* Seçilen metin
################

Raporda ele alınan faktörlerden sosyal desteğin mutluluğumuza katkısının oldukça yüksek olduğuna dikkat çeken Duygu Taşfiliz, yakın çevresince desteklendiğini hissetmenin mutlulukla ilişkili olduğu tespitini yaptı. Taşfiliz bu konuda şu noktalara dikkat çekti:
Yakın ilişkiler mutluluğu artıyor
- Yakın aile ilişkileri, yakın arkadaşlar, yakın ilişkiler ile mutluluk arasındaki ilişkinin iki yönlü olduğu da söylenebilir. Mutlu kişiler, ilişkilerini geliştirmeye ve yakınlıklarını sürdürmeye daha eğilimli ve yakın ilişkiler de mutluluğu artırıyor.
Hayatta bir amacınız olsun
- Mutlu insanların bir diğer özelliği de hayatlarında bir amaçlarının olması. Hedefler, dünyayı daha iyi bir yer haline getiriyor. İnsanlar, en azından bir dereceye kadar amaçlarına ulaştıklarını hissettiklerinde daha mutlu oluyorlar. Bununla birlikte, ulaşılamaz hedefler koymak, boşa kürek çekmek demek. Bu, umutsuzluğa sürükleyen bir süreç. Bunlardan vazgeçebilmek mutluluk için önemli bir adım demek aslında.
Mutlular sorunların üstesinden daha kolay geliyor
- Bazı insanların sürekli olarak beklediğimizden daha mutlu veya daha az mutlu olmalarını hem doğuştan getirdikleri hem de kişilik özelliklerine bağlanabilir. Kalıtım çalışmaları, genlerin bu bireysel farklılıklarda bir miktar rol oynadığını gösteriyor. Şu an ne kadar mutlu olduğumuz, bundan yıllar sonra ne kadar mutlu olacağımızın iyi bir göstergesi. Hangi olumsuz olayla karşılaşırsa karşılaşsın mutlu kişiler olayların üstesinden gelme ve mutluluklarını sürdürmeye daha yatkın.”
BU KADAR PROBLEM VARKEN MUTLULUK MÜMKÜN MÜ?

################

* Alıştırma görevleri
1. Mutluluk metnine göre kalıtım çalışmaları neyi gösteriyor?
2. Mutluluk metninin "Raporda ele alınan" ifadesini içeren yerden başlayan ve "de mutluluğu artırıyor." ifadesinden sonra biten bölümünü harfi harfine aktarın.
3. Mutluluk metninde "Mutlu insanların bir diğer özelliği" sözleriyle başlayan paragrafı, ana bilgileri koruyarak madde madde özetleyin.

################

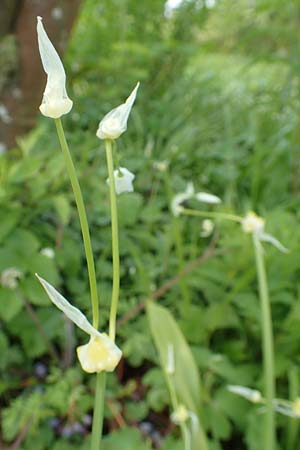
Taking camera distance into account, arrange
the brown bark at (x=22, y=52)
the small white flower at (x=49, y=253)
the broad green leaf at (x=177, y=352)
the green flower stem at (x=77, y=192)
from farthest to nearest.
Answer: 1. the brown bark at (x=22, y=52)
2. the small white flower at (x=49, y=253)
3. the broad green leaf at (x=177, y=352)
4. the green flower stem at (x=77, y=192)

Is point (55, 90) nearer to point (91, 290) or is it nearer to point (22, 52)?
point (91, 290)

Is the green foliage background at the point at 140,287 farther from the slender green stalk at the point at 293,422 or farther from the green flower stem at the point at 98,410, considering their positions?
the green flower stem at the point at 98,410

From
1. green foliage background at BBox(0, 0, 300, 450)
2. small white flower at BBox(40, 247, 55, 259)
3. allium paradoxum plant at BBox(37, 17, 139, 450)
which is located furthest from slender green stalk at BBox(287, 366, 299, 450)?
allium paradoxum plant at BBox(37, 17, 139, 450)

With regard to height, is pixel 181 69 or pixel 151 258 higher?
pixel 181 69

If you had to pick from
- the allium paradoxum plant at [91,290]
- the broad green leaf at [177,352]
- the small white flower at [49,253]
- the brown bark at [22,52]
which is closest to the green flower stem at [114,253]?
the allium paradoxum plant at [91,290]

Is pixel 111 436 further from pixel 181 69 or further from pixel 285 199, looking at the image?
pixel 181 69

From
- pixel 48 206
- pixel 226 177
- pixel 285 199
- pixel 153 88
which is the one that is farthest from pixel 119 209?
pixel 153 88
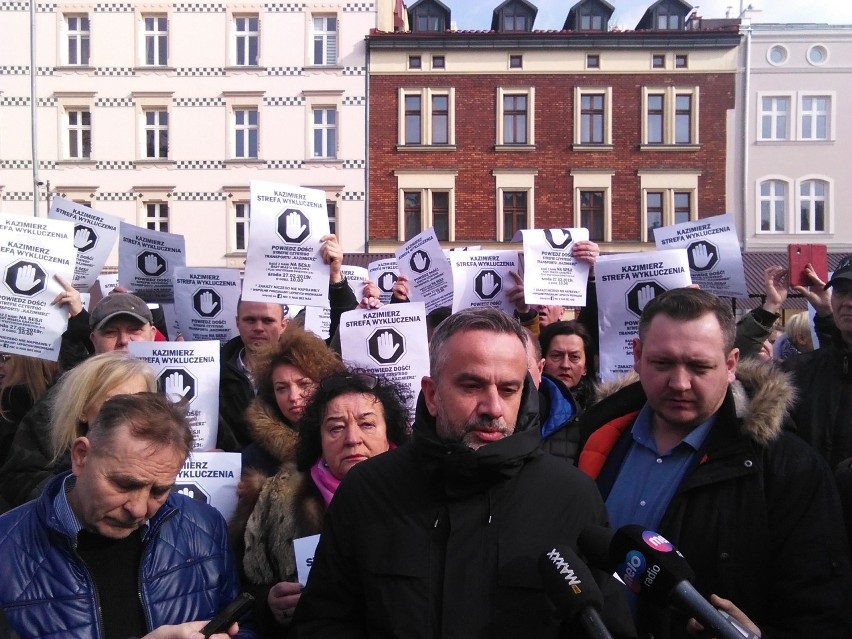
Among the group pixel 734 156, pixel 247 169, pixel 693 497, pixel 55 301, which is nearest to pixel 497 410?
pixel 693 497

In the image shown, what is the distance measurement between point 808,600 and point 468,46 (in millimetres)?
27201

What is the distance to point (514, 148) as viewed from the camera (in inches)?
1101

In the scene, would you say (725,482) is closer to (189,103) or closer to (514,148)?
(514,148)

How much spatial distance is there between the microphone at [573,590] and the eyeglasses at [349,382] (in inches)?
61.7

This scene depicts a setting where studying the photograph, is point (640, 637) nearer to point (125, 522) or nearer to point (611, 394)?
point (611, 394)

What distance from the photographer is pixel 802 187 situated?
28.7 m

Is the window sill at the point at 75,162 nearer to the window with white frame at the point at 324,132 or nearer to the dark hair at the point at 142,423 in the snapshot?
the window with white frame at the point at 324,132

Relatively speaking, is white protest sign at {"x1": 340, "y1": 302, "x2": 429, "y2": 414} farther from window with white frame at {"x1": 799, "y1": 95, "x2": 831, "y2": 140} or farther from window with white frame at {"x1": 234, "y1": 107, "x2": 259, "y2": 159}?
window with white frame at {"x1": 799, "y1": 95, "x2": 831, "y2": 140}

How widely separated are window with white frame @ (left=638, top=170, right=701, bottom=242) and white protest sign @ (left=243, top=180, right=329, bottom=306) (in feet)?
78.1

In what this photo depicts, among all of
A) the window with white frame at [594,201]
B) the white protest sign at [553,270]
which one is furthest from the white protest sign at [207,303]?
the window with white frame at [594,201]

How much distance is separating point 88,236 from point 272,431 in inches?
147

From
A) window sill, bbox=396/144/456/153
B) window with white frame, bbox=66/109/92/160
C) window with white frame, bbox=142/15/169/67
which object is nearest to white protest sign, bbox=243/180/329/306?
window sill, bbox=396/144/456/153

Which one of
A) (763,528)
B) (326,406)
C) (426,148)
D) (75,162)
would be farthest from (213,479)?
(75,162)

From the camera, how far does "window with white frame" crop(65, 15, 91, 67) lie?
28281mm
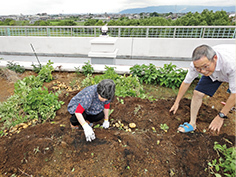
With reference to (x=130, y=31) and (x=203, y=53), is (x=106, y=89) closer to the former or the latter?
(x=203, y=53)

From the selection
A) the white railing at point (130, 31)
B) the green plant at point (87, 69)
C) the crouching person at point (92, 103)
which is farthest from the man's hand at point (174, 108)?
the white railing at point (130, 31)

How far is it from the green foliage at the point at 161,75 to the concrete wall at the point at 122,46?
307 cm

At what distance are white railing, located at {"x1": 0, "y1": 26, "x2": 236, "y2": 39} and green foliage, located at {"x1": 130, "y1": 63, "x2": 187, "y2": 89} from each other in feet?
11.6

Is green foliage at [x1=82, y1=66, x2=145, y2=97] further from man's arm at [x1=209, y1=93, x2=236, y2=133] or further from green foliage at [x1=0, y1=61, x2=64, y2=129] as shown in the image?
man's arm at [x1=209, y1=93, x2=236, y2=133]

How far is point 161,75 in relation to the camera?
3.62 m

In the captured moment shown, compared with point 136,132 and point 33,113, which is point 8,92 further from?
point 136,132

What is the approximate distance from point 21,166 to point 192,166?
181 centimetres

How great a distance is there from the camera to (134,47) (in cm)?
668

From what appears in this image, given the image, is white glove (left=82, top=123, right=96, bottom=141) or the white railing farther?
the white railing

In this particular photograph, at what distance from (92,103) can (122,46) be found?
5.10 meters

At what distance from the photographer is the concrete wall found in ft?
21.3

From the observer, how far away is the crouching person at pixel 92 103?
5.52 feet

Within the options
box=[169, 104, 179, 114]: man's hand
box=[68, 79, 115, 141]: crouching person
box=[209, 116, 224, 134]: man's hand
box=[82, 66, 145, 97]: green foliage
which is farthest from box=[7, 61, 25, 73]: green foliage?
box=[209, 116, 224, 134]: man's hand

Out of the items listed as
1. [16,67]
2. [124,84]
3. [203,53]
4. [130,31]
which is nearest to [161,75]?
[124,84]
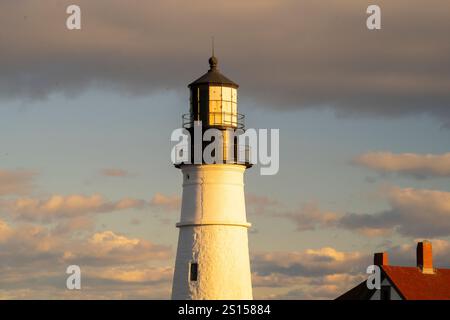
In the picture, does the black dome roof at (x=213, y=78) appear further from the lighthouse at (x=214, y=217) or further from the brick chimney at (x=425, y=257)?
the brick chimney at (x=425, y=257)

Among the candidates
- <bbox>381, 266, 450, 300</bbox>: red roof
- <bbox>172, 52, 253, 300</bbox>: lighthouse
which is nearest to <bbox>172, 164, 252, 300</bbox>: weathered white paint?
<bbox>172, 52, 253, 300</bbox>: lighthouse

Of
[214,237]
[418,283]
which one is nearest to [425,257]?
[418,283]

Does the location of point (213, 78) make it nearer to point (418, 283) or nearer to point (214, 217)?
point (214, 217)

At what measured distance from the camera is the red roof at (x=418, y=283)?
78.4 metres

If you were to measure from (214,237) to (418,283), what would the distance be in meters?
12.2

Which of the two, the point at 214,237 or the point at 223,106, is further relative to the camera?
the point at 223,106

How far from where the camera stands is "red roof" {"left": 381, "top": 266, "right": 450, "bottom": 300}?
78375 mm

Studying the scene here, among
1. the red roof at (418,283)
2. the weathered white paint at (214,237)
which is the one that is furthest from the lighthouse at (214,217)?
the red roof at (418,283)

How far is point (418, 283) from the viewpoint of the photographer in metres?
79.4

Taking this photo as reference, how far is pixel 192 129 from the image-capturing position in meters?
72.6

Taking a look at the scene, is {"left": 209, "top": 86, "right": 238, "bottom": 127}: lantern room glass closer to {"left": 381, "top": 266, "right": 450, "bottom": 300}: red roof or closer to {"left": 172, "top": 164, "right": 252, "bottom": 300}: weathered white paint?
{"left": 172, "top": 164, "right": 252, "bottom": 300}: weathered white paint

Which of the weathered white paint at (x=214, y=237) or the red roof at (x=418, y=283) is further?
the red roof at (x=418, y=283)
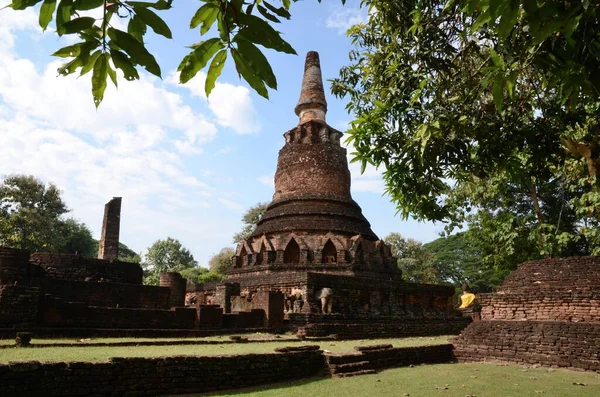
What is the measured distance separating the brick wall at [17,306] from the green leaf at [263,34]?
8098 millimetres

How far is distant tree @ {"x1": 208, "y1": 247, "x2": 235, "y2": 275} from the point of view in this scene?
1453 inches

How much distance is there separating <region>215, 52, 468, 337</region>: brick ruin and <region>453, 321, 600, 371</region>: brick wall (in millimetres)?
3380

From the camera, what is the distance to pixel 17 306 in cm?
803

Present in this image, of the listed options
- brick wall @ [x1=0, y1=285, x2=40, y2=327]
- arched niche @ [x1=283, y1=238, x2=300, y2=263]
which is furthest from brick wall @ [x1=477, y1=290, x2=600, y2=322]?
brick wall @ [x1=0, y1=285, x2=40, y2=327]

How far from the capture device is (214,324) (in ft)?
35.3

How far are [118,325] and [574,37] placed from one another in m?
8.92

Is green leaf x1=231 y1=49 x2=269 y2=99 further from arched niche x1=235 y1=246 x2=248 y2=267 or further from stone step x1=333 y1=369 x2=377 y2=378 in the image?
arched niche x1=235 y1=246 x2=248 y2=267

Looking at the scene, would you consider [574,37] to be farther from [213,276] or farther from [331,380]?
[213,276]

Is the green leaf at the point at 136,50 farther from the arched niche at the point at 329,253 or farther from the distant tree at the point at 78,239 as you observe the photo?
the distant tree at the point at 78,239

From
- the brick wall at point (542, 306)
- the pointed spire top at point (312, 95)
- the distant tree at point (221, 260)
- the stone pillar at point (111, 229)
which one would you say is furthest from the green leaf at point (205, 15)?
the distant tree at point (221, 260)

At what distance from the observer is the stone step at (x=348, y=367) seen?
7.44 meters

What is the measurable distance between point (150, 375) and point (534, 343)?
305 inches

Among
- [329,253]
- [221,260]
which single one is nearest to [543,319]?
[329,253]

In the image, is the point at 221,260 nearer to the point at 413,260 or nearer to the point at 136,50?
the point at 413,260
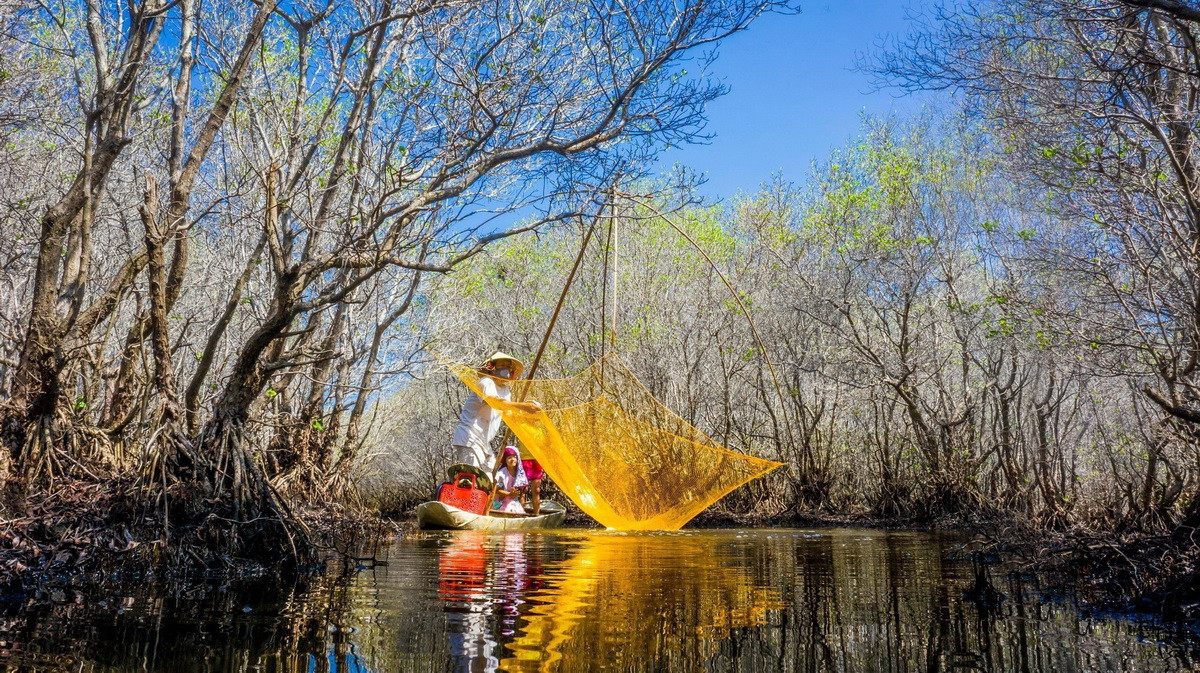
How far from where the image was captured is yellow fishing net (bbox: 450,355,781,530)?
25.4 feet

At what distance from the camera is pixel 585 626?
2.50 meters

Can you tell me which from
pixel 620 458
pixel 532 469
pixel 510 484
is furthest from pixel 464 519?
pixel 532 469

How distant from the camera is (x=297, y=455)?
6676 mm

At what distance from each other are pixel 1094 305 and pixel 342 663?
535cm

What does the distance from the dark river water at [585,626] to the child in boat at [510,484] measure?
494 cm

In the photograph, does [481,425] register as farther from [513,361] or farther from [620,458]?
[620,458]

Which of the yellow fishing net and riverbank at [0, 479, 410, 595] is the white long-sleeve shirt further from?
riverbank at [0, 479, 410, 595]

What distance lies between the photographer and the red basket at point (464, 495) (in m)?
8.38

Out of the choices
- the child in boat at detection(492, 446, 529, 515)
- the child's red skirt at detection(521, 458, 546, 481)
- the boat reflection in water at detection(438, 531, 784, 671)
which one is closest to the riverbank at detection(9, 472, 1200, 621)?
the boat reflection in water at detection(438, 531, 784, 671)

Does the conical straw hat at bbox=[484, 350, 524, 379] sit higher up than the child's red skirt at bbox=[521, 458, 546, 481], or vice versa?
the conical straw hat at bbox=[484, 350, 524, 379]

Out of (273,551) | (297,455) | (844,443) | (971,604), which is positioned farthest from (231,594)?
(844,443)

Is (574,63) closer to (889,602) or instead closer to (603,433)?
(603,433)

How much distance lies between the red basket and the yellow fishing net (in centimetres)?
92

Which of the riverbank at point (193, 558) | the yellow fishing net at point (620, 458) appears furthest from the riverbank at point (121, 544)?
the yellow fishing net at point (620, 458)
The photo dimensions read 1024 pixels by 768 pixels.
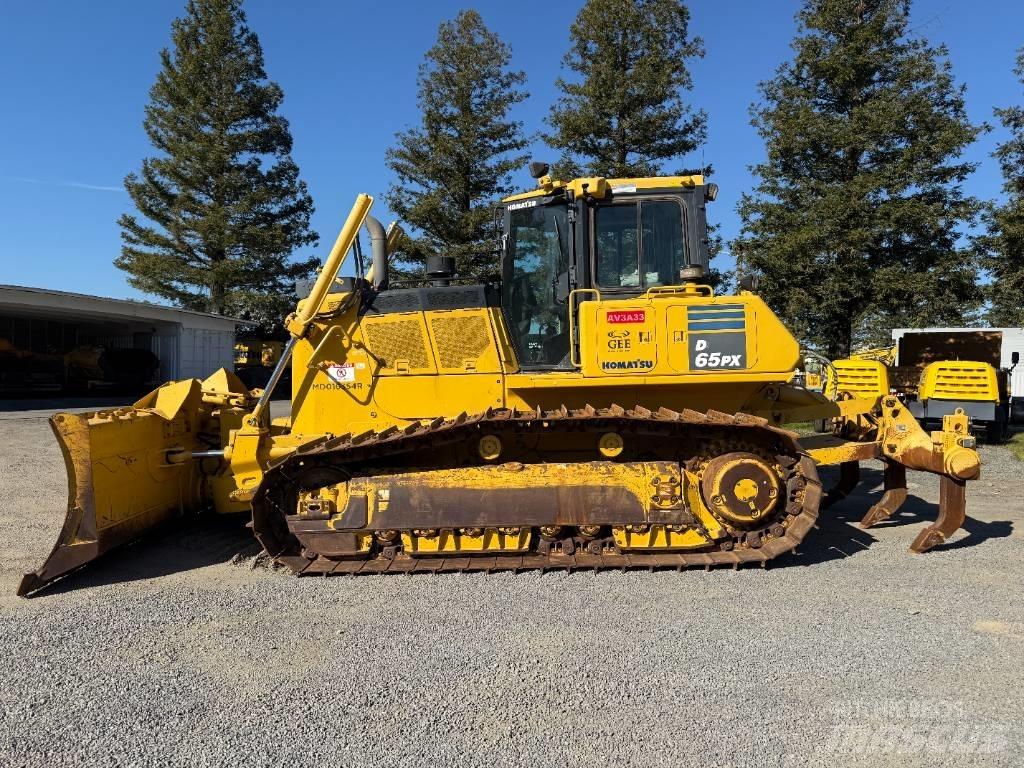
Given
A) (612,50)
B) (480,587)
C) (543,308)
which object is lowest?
(480,587)

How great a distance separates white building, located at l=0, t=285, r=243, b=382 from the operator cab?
20.4m

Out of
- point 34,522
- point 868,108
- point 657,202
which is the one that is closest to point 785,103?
point 868,108

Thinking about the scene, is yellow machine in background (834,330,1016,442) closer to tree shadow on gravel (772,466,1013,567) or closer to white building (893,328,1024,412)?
white building (893,328,1024,412)

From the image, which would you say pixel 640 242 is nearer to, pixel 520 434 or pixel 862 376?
pixel 520 434

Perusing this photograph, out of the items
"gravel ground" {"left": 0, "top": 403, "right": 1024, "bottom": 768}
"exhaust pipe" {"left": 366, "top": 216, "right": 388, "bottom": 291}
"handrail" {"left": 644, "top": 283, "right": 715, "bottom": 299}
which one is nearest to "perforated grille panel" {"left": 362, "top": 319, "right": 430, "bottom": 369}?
"exhaust pipe" {"left": 366, "top": 216, "right": 388, "bottom": 291}

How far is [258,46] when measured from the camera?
3059 centimetres

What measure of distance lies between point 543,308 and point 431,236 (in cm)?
1868

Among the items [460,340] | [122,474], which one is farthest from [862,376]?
[122,474]

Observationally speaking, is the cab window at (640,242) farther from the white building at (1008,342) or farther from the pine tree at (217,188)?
the pine tree at (217,188)

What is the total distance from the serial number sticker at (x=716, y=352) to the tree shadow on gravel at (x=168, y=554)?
4.05 m

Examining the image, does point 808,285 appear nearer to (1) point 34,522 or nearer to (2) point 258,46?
(1) point 34,522

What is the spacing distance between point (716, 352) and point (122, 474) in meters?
4.74

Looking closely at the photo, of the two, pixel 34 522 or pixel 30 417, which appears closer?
pixel 34 522

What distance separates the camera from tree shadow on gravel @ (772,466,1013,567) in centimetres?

################

* Görev yanıtları
1. Genlerin, insanların mutluluk düzeyindeki bireysel farklılıklarda bir miktar rol oynadığını gösteriyor.

2.
Raporda ele alınan faktörlerden sosyal desteğin mutluluğumuza katkısının oldukça yüksek olduğuna dikkat çeken Duygu Taşfiliz, yakın çevresince desteklendiğini hissetmenin mutlulukla ilişkili olduğu tespitini yaptı. Taşfiliz bu konuda şu noktalara dikkat çekti:
Yakın ilişkiler mutluluğu artıyor
- Yakın aile ilişkileri, yakın arkadaşlar, yakın ilişkiler ile mutluluk arasındaki ilişkinin iki yönlü olduğu da söylenebilir. Mutlu kişiler, ilişkilerini geliştirmeye ve yakınlıklarını sürdürmeye daha eğilimli ve yakın ilişkiler de mutluluğu artırıyor.

3.
- Mutlu insanların hayatında bir amaç vardır.
- Hedefler dünyayı daha iyi bir yer haline getirir.
- İnsanlar amaçlarına en azından bir ölçüde ulaştıklarını hissettiklerinde daha mutlu olur.
- Ulaşılamaz hedefler koymak boşa kürek çekmektir ve umutsuzluğa sürükler.
- Bu tür hedeflerden vazgeçebilmek mutluluk için önemli bir adımdır.